RESOURCE ALLOCATION OPTIMIZATION IN IEEE 802.11AX FOR ENHANCED INDUSTRIAL INTERNET OF THINGS APPLICATIONS LEVERAGING DEEP REINFORCEMENT LEARNING
Abstract
The Internet Things (IoT) is set to multiply the number of connected gadgets
tremendously and the current Wireless Fidelity (Wi-Fi) technologies face huge
challenge of handling the immense flood of data. In contrast to earlier Wi-Fi
standards, the IEEE 802.11ax protocol achieves higher transmission rates, better
scalability, and improved coexistence, and has the added advantage of being lower
cost than 5G, which makes it even more relevant in Industrial IoT (IIoT) application
where multitudes of devices need to coexist in dynamic and challenging
environments. Such environments are distinguished by physical barriers, heavy
saturation of devices, electromagnetic static, and continual alterations in equipment
as well as layout. The conventional collision avoidance mechanisms deployed by the
IEEE 802.11ax networks encounter scalability challenges that affect the throughput
and high delays as the network adds more devices. The optimization of the resource
allocation of the Medium Access Control (MAC) layer parameters must address these
challenges to support the feature-rich IIoT environments and support the realization
of the requirements of heterogeneous industrial traffic and harsh factory environment.

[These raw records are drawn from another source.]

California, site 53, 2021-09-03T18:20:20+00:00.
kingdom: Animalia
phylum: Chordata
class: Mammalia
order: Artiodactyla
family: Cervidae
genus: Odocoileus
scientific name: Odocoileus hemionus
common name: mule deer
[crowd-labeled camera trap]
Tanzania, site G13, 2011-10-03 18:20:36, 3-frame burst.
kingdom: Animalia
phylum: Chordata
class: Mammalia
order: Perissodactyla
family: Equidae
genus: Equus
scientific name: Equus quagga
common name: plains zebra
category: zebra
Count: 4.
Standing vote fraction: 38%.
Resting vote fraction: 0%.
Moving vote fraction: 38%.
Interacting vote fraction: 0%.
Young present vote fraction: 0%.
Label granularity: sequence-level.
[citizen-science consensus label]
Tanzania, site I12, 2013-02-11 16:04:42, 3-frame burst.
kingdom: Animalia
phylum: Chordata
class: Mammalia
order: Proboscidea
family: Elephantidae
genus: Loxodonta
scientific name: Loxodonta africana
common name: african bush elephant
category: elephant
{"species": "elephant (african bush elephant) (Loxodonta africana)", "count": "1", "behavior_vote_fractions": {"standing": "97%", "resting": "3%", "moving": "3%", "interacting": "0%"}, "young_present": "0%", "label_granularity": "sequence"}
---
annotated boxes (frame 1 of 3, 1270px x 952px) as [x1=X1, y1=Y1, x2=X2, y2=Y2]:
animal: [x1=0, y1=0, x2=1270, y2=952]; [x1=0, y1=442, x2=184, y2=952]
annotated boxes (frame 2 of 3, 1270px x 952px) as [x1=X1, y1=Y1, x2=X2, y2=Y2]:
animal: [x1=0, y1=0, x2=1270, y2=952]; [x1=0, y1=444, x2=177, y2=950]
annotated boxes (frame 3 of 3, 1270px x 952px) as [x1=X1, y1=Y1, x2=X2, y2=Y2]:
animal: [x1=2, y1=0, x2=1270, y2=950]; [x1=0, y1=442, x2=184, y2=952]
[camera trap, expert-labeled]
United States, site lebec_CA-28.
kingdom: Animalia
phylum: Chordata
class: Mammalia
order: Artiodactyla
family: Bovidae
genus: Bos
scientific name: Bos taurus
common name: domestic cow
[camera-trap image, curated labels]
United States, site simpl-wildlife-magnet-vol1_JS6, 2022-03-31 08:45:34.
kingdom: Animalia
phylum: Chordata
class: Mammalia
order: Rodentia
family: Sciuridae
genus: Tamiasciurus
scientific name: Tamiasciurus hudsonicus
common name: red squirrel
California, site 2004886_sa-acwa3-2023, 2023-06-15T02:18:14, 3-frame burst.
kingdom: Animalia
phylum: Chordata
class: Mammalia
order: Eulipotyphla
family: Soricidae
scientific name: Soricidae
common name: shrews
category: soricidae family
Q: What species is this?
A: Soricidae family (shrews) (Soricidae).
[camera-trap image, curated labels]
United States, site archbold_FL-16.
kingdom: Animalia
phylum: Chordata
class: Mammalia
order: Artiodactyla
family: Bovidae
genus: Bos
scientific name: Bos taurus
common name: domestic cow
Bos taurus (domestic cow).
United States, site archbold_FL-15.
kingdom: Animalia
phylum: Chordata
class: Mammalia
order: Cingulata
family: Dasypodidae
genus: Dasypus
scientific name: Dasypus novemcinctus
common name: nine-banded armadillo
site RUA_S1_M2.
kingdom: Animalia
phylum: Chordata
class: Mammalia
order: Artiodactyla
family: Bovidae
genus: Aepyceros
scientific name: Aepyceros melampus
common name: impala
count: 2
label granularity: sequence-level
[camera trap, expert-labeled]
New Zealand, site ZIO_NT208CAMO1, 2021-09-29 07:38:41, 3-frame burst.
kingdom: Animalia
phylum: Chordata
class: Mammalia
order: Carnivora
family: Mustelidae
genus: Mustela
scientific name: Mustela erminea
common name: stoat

The present paper provides an optimization approach to IEEE 802.11ax systems in
order to improve their functionality in IIoT. As a strategy, it involved deep
reinforcement learning in order to identify the best parameter settings across different
network parameters. The network was trained with parameters, which simulated an
IIoT environment. The efficiency of the offered mechanism was tested with the help
of MATLAB mass simulations that simulated and interpreted the behaviour of the
802.11ax network in industrial environments. The findings were that throughput on
optimized network was significantly higher than unoptimised network, packet
retransmission rate was lower in optimised network, and latency been lower on
optimised network. Peak throughput went up by 53.07 percent to 2150 Mbps, whereas
average throughput went up 39 percent. The greatest packet loss ratio reduced by
29.2% or 32.5 to 23, and the overall average packet loss was reduced by 19.7 percent.
Latency also improved significantly with 5 nodes experiencing latency beyond 0.1
second narrowing to just 1 node. The results indicated that the suggested optimization
approach to 802.11ax systems could improve the performance by a fair margin in IIoT
setups and make them robust enough to support industrial operations.